Easy got in the car and Mongezi gave me a fist bump and then sauntered back into his shack. As we squeezed past the pit toilets again, a teenage boy popped out of the web of shacks, clutching a hammer in his hand.

“Just keep going,” Easy said.

The boy saw a pretty girl and pretended that he was going to attack her, and they both laughed. Then he skipped up ahead and disappeared. I swerved past one of the people that lived under the bridge, sped through the trash piles, and turned onto the paved road.

“I really didn’t like that,” I said. “Weren’t you scared?”

“No, I was not,” Easy said.

“Why not?”

“I know I am ready and Mongezi is ready,” he said unconvincingly. “And I’m thinking, nothing can happen, because if something happen to you, your fiancé will have a lot of questions for me.”

After we met Mongezi, Easy and I went to Maphinde’s, a butchery-and-barbecue joint in Nyanga East and Mzoli’s main competitor. We drank sodas and ate meat while a group of ladies ordered brimming platters of sausages and popped open fruit-and-vodka coolers. Their laughter and conversation were so lively and high-pitched that we couldn’t possibly talk, so we sat in silence, watching. After, we parked outside Easy’s house and talked about our day. Rain beat down on the roof and the car windows fogged. Aphiwe came out and tapped on the window. Easy handed her a small takeaway box of lamb.

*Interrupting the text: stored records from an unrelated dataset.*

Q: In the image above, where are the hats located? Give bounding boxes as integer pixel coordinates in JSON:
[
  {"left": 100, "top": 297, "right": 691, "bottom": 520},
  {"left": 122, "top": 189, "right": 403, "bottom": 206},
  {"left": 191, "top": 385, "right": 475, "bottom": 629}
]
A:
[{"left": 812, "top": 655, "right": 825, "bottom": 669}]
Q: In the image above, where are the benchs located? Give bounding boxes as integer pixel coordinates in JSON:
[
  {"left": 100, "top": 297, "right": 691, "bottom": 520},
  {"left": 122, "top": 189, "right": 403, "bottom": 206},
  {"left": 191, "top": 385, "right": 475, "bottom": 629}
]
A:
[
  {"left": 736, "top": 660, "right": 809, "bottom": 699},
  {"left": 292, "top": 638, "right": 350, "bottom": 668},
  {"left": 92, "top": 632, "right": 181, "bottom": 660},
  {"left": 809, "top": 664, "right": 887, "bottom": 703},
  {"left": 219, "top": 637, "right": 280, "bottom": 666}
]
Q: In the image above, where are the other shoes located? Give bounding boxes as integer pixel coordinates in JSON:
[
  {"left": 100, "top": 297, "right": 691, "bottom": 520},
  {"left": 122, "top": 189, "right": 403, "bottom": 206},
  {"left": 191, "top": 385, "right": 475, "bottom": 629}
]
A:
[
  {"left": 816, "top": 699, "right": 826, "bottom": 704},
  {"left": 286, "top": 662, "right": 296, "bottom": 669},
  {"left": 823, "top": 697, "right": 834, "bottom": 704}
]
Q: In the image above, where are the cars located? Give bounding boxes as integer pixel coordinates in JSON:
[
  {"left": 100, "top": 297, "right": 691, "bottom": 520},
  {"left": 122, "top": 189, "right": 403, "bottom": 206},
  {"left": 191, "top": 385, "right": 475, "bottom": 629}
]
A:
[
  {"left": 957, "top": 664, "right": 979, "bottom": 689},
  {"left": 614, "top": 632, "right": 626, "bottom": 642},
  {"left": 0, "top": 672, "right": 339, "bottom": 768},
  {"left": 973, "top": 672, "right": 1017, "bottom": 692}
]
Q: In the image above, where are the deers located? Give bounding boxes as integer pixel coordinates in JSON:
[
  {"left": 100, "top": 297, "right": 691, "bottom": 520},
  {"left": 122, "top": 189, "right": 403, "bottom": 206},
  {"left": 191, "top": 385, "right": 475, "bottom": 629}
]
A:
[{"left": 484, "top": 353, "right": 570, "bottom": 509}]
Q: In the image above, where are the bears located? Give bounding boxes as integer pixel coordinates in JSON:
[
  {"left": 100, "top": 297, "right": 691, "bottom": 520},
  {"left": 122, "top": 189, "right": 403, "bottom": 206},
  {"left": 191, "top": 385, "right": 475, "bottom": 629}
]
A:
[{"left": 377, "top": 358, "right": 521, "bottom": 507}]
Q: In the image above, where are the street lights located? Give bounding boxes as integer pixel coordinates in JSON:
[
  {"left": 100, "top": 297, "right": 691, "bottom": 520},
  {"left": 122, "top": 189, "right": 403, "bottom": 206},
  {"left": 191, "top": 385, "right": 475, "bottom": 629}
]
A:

“She is my angel,” Easy said, and we watched Aphiwe walk inside, her hair pushed into a knit cap.

“The conditions of Mongezi’s house were not good,” I said.

“I agree. But he is a man. He want to live in his own space with his family. Not at his mother’s house.”

“Would you live there?”

“Is only temporary, Mongezi’s house,” Easy said. Of course the shack was only temporary. To say it was permanent would be to admit defeat.

I drove home, and that night I found myself at dinner with a group of well-off white South Africans. Their house was near the Camps Bay beach, in the fanciest part of the city. It was made of concrete, with marble floors and a dunk pool on the patio. Table Mountain rose behind us. All around the home, gates hemmed us in, threaded with electrified cable. All of the women wore diamond rings on their fingers.

“What kind of engagement ring do you have?” one asked, peering at my bare finger. The ring itself still sat locked in a safe, never to be flaunted in Gugulethu. Once, I was scared of being robbed, but now I was mostly embarrassed by my obvious fortune.

“It’s a sapphire.”

“Oh yes, because of the blood diamonds!” she said, referring to the fact that African diamonds are often mined in conflict zones, on the backs of impoverished locals, the profits used to finance warlords. She flashed a two-carat princess-cut stone floating in a square of sparkling chips. “I also don’t like blood diamonds, but I needed one for an engagement ring.”